This week, in the final stretch of a deadlocked race, Jeremy Bird, the Obama campaign’s national field director, said the campaign is turning its attention to the African American vote.

“The African American community is solidly and overwhelmingly behind President Obama, because they know he is fighting for all of us, not just some of us,” Bird told reporters this week.

“Our campaign has been committed to organizing in the African American community for years, with our Barbershop and Beauty Salon program, congregation captains, and HBCU summits (Historically Black Colleges and Universities),” he added.

Bird said that over the last four years, the Obama campaign has recruited and trained members of the community to own and run the campaign in their neighborhoods.

“Now that voting has begun, we’re seeing it at polling places across the country,” Bird said. “The pictures and the numbers tell the same story: African Americans are committed to doing everything they can to re-elect the president.”

Obama returns to the campaign trail on Thursday with stops in Wisconsin, Colorado and Las Vegas. And this weekend, Obama will crisscross the country asking for votes from coast to coast. On Saturday, Obama will deliver remarks at grassroots events in Mentor, Ohio; Milwaukee, Wisconsin; Dubuque, Iowa and Bristow, Virginia. On Sunday, the president will campaign in Concord, New Hampshire; Ft. Lauderdale, Florida; Cincinnati, Ohio and Aurora, Colorado.

Meanwhile, Obama’s 52-point lead in the new Latino Decisions tracking poll, matches the president’s widest advantage of the year over Republican Mitt Romney:

The president has the support of 73% of all Latino registered voters, compared to 21% who favor Romney. The 52-point gap matches the largest gap among Latinos this year, also found in the Oct. 1 tracking poll.

“Those are remarkable numbers on the economy, given that Romney’s strategy to win back Latinos has been to campaign on jobs and hope that trumps immigration,” according the survey.

The poll says Latinos believe the economy is the most important issue in the presidential campaign that Romney and the Republican Party has been unable to convince Latino voters that the GOP can improve the economy and put people back to work.

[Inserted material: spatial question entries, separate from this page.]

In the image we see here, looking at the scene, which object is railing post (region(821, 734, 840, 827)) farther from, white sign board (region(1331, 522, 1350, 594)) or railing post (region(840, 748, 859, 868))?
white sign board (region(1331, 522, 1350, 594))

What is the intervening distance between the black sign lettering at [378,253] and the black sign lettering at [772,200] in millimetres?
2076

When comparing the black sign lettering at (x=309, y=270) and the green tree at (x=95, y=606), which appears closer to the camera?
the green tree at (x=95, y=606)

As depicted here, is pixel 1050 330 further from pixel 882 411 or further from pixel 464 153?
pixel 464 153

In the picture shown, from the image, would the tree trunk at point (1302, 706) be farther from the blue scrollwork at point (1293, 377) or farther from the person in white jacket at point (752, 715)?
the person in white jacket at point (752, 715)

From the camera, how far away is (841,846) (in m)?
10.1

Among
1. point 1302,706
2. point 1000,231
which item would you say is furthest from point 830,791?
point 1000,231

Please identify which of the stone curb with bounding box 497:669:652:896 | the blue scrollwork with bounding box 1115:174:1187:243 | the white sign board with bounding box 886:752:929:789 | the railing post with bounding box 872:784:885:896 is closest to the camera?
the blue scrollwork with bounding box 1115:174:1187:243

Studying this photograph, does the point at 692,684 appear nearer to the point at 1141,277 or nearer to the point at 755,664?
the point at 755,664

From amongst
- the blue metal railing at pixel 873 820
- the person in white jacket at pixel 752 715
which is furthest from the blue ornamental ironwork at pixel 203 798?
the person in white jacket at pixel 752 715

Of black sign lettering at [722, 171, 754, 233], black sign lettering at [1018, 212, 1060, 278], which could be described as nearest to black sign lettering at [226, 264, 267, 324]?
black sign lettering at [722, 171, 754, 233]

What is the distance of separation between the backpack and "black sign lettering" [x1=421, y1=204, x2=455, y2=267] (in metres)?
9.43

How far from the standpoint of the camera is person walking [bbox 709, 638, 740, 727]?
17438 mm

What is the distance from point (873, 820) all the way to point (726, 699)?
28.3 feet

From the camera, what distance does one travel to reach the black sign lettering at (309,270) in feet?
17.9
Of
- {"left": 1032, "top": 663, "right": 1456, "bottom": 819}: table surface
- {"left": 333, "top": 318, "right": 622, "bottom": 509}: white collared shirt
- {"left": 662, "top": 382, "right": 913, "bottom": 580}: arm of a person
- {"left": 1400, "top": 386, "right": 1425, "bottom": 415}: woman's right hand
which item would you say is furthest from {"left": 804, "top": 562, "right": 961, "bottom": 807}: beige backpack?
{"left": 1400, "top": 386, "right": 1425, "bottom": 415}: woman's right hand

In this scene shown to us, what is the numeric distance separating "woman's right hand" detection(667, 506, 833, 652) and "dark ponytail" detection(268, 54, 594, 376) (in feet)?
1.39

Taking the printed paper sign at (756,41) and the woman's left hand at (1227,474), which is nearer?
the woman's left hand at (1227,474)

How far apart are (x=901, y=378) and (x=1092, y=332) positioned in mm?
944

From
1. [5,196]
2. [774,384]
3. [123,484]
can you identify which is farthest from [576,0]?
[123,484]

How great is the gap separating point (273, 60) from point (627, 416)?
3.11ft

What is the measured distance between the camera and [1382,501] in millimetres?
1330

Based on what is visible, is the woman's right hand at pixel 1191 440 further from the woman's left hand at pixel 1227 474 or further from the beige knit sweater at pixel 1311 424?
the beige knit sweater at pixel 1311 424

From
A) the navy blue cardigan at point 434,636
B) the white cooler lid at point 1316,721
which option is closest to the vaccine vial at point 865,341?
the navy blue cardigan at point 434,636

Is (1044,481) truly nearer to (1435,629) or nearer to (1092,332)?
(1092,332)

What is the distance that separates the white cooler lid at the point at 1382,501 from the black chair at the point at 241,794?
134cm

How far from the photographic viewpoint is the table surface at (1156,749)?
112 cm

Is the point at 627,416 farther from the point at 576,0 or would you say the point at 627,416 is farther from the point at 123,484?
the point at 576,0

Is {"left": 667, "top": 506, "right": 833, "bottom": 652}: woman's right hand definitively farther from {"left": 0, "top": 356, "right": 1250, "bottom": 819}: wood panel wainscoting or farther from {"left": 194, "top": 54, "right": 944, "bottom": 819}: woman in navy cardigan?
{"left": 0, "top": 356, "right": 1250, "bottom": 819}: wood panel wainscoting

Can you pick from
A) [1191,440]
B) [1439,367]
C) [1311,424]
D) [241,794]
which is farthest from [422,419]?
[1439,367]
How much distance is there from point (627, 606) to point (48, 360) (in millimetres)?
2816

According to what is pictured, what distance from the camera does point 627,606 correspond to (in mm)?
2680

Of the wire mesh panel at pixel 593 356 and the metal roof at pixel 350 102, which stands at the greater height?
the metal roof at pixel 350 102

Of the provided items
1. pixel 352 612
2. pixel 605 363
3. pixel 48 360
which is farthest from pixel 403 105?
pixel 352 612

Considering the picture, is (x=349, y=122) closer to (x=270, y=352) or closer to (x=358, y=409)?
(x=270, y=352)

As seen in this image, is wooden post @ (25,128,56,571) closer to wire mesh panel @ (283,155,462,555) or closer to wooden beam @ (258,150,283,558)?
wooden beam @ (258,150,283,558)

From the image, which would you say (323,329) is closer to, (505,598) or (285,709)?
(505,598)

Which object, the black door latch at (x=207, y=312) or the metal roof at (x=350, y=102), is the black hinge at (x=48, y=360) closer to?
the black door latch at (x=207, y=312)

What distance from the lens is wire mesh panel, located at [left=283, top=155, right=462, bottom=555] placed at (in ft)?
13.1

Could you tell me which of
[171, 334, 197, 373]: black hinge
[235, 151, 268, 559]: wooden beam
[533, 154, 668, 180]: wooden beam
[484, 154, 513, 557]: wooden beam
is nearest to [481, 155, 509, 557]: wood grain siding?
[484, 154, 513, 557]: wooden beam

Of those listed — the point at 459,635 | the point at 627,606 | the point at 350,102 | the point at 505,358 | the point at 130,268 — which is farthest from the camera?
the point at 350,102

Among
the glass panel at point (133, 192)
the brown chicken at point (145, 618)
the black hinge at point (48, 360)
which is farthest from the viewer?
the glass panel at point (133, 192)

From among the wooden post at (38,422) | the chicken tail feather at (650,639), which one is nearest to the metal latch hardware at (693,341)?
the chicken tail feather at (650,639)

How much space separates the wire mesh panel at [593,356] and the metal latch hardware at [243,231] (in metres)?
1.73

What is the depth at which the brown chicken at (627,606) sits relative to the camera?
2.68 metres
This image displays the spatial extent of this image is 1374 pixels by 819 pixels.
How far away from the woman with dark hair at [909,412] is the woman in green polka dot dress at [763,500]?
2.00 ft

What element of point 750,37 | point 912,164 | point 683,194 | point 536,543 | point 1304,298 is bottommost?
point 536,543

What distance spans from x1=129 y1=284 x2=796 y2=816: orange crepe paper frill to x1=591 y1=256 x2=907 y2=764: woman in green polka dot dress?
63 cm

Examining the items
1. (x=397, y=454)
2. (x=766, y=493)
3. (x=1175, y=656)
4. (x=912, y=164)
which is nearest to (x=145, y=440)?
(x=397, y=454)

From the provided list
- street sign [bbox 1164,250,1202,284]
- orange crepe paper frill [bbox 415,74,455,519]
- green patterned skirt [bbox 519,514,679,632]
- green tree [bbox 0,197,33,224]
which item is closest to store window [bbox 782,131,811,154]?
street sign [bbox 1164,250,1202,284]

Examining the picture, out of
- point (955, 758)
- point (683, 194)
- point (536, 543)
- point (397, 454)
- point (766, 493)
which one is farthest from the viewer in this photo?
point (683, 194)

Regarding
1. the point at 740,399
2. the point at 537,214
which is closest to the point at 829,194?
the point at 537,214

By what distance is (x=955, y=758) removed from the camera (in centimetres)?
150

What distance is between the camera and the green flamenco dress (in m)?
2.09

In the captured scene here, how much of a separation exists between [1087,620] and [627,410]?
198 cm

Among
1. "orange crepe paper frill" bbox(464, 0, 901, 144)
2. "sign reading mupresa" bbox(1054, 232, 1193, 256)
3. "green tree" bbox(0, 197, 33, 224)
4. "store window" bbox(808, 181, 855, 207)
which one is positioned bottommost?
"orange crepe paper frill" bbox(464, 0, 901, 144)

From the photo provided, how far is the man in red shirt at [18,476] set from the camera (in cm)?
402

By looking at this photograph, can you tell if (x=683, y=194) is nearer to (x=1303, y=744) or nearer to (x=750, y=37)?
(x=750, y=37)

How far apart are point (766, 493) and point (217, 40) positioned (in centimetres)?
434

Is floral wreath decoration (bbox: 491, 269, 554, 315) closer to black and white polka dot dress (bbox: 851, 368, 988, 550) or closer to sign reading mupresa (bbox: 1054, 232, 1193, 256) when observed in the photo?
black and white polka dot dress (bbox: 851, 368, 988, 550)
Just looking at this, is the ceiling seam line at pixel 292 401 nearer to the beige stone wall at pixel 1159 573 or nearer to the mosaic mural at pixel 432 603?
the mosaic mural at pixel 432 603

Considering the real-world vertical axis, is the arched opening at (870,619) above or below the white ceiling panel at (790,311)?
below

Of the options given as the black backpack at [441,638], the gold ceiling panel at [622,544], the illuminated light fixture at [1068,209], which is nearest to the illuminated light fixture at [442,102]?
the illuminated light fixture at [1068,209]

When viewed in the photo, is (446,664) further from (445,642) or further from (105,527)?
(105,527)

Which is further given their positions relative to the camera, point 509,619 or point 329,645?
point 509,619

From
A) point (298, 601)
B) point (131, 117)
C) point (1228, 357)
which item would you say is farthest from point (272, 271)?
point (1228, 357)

In a separate survey conducted by Tufts University’s Center for Information and Research on Civic Learning and Engagement (CIRCLE), the poll concluded that if the election were held today, Obama would win the youth vote by 52% to 35%.

Support for Obama rose more than 7 points among likely voters: up from 44.4% in July while support for Romney is down slightly from 36.9% to 35.1% among likely, registered voters, according to the poll.

“The racial and ethnic group breakout shows that there is a rise in intent to vote among the three groups whom we polled in large numbers, with an impressive three quarters of Black youth intending to vote,” said CIRCLE Director Peter Levine.

The poll asked young people to pick their top issue. The percentage of youth who chose “Jobs and the Economy” rose and it remained the number-one issue, at 37.9%.

Here are some key findings:

●       The proportion saying they are extremely likely to vote has risen 9.9 points, from 44.7% to 54.6%. Two-thirds (67.3%) of young adults are “very” or “extremely” likely to vote, up 7.1 percentage points since June/July.

●       The proportion who are paying attention to the election has also risen, from 56.1% to 71%.

●       If the election were held today, Obama would win the youth vote by 52% to 35% among those registered voters who are “extremely likely to vote.”

Alexandra Acker-Lyons, director of the Youth Engagement Fund, said young Americans are a critical voting bloc to both campaigns.

“Young voters have been targeted in the last few weeks,” Acker-Lyons said. “But with young voters comprising one quarter of the electorate, the campaigns — having spent one billion dollars each — and the media remain focused on seniors and other sectors of the electorate. Politicians underestimate the youth vote at their own peril. Young voters have the power to decide this election.”